Red Admiral - Carolin Coward
Once the sun shines through it can be a good opportunity to spot Bitterns from the 1st platform. They sometimes can be seen sunning themselves on the reed edges - so worth having a scan with binoculars. In fact, there have been frequent sightings of Bittern this week, particularly from the 1st platform. Great White Egrets have been seen frequently from both platforms - with this morning no exception. On Wednesday, John Crispin managed to capture some shots of one catching and swallowing an eel from the 1st platform.
Thanks for the photos John!
Another frequent flyer this week has ben the superb looking Male Marsh Harrier.
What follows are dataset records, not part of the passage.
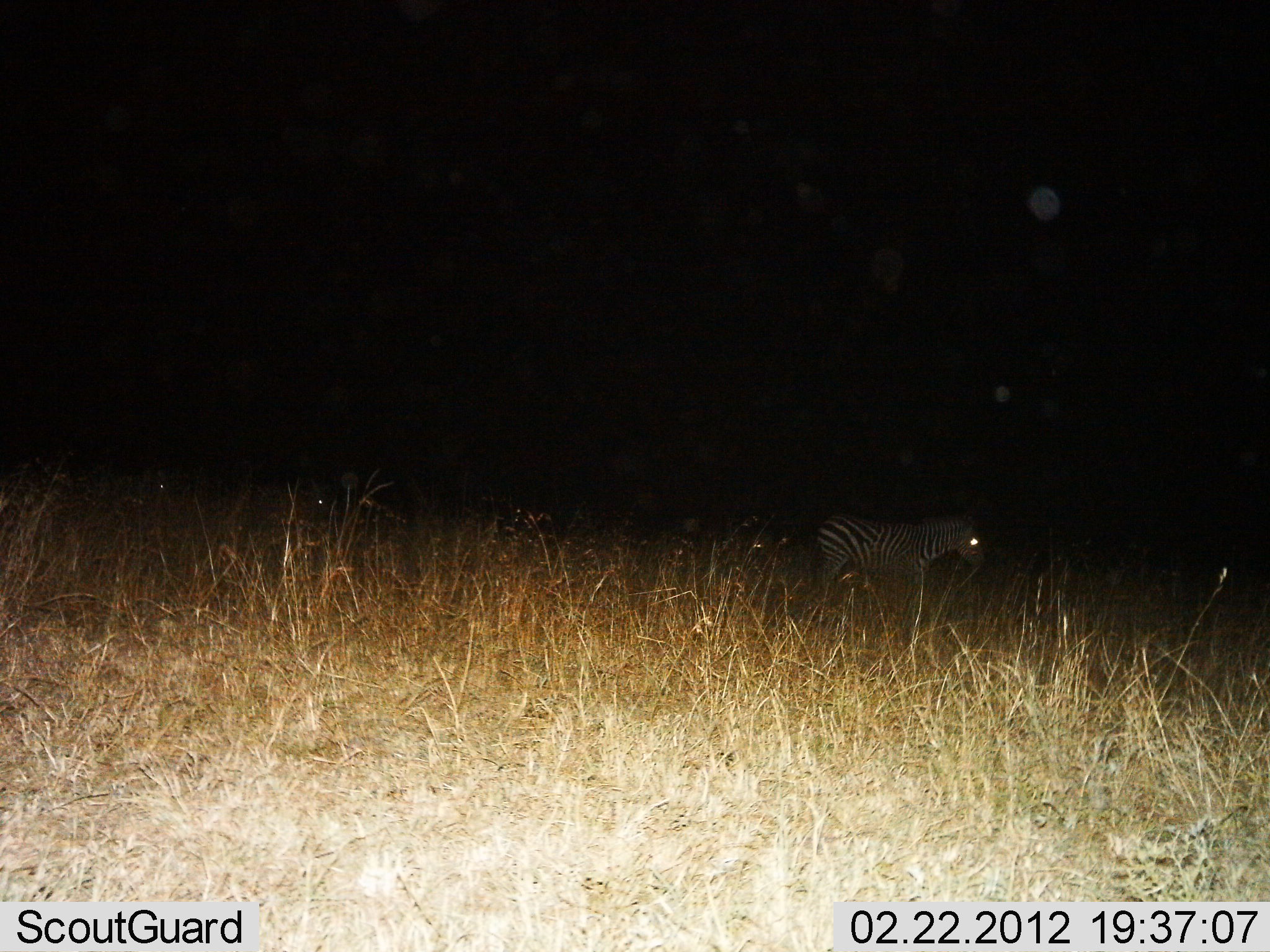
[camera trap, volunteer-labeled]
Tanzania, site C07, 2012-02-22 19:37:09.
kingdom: Animalia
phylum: Chordata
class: Mammalia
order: Perissodactyla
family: Equidae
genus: Equus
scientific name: Equus quagga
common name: plains zebra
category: zebra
Zebra (plains zebra) (Equus quagga), count 1. Behavior (volunteer vote fractions): standing 67%, resting 8%, moving 38%, interacting 0%. Young present (vote fraction): 0%. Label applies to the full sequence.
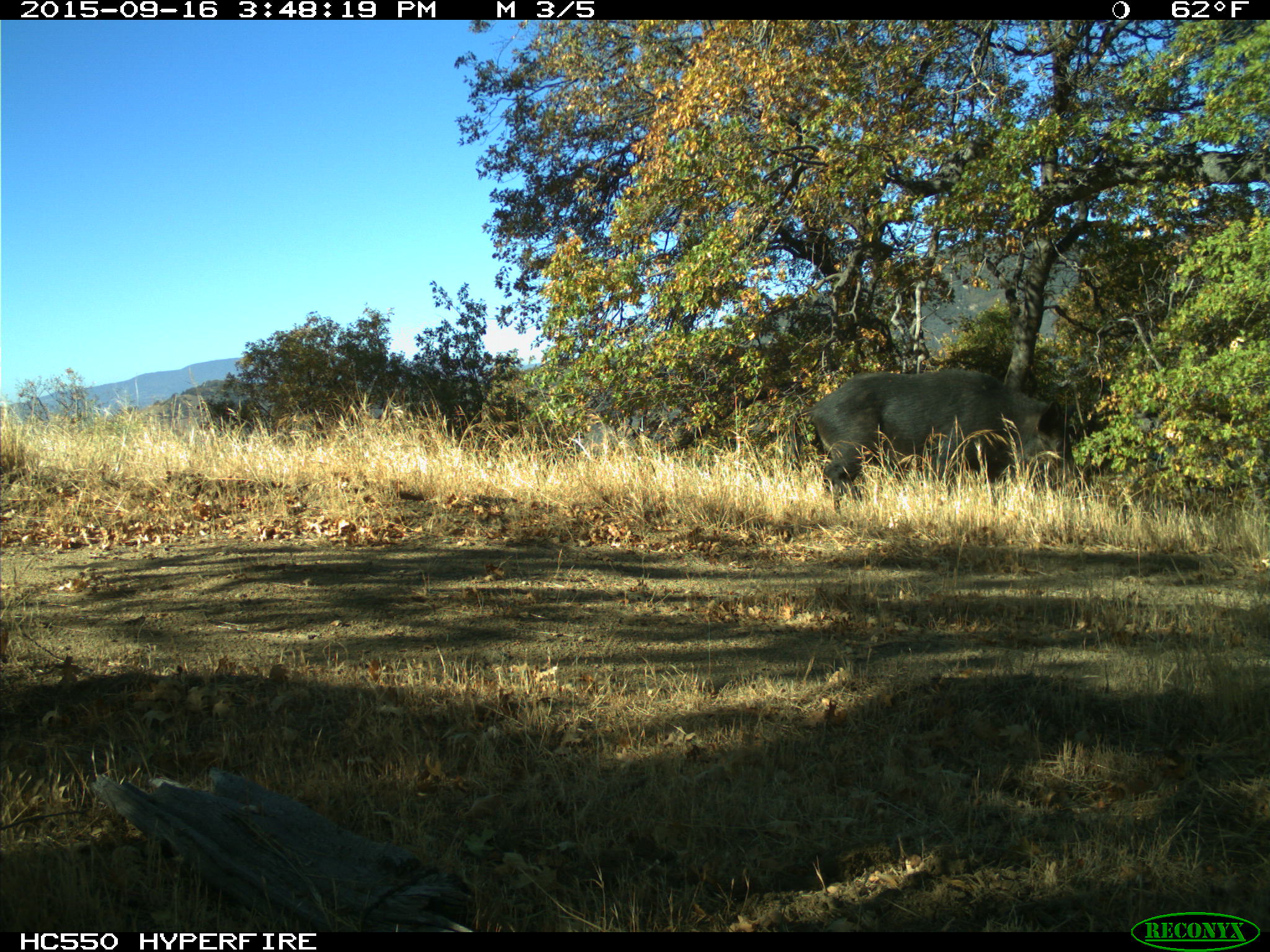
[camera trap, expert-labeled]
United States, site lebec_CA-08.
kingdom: Animalia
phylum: Chordata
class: Mammalia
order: Artiodactyla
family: Suidae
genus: Sus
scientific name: Sus scrofa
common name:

It's looks to be in fantastic condition and is being spotted daily over Waltons and from the 1st platform. On Wdnesday it was being mobbed by a couple of crows, then 3, then 4, then 5 - he gave up at 6 and flew off with the crows still pestering him.
It's been a pretty good week all round for birds of prey, with a Tawny Owl heard calling from some of the reserves woodland on Sunday, a Peregrine seen following a Starling flock on Monday and sightings of Sparowhawk, Kestrel and Buzzard.
Numbers of wildfowl are building slowly. There has been a marked increase for some species over the last month. The WeBS (Wetland Bird Survey) count picked up 66 Shoveler, 28 Tufted Duck and 54 Snipe - noticeable increases on the last count.
Groups of Snipe c25 were seen this morning zipping about in the area in front of the 1st platform, along with several duck species, a group of Cormorants, 2 Pied Wagtails and a Kingfisher perched on the posts (one was also heard around the waltons trail). The other noticeable bird was the large gathering of Black Headed Gulls, either sat on the water or flying and fishing.
Black Headed Gulls Fishing (John Crispin)
The second platform again has the usual array of wildfowl as well as Snipe and Lapwing and as many as 7 Green Sandpipers were seen on Thursday morning. The star of the show was the reappearance of one of the Glossy Ibis, which showed well on Wednesday but has since hidden away again - but there's always a chance!
Also this week: Redpolls on the rail path trees daily, a group of Siskins in the tree line at the back of Waltons on Wednesday, c50 Fieldfare flying over on Monday just before the Starling roost, 2 Stock Doves on both Weds lunchtime and Thursday morning, Great Spotted Woodpecker, Little Grebes in Waltons, vocal Water Rails, a Raven flying over the 1st platform on Wednesday calling, frequent sightings of Stonechat around the new screen at Waltons (it's not finished yet but we are making good progress) and 6 Bearded Tits seen in the smae area on a couple of occasions.
The treeline of the rail path is worth a slow walk down if you have the time. There's always a possibility of birds such as Bullfinch or Treecreeper but equally the "more common" birds: groups of Long Tailed Tits, Goldcrest, Finches, Blue and Great Tit and even the humble Dunnock. Many of these birds, and others, are often overlooked but a closer inspection can reveal lovely markings and colours and even some interesting behaviour.
There has been a large increase in the starling roost over the last week or so. Estimates of around 100,000 dropping into Shapwick Haeth currently and another 15,000 now dropping into Ham Wall from the 1st platform.
The Starling Hotline is up and running 07866 554142 for the last known roost location.
That's it for this week. Have a great weekend!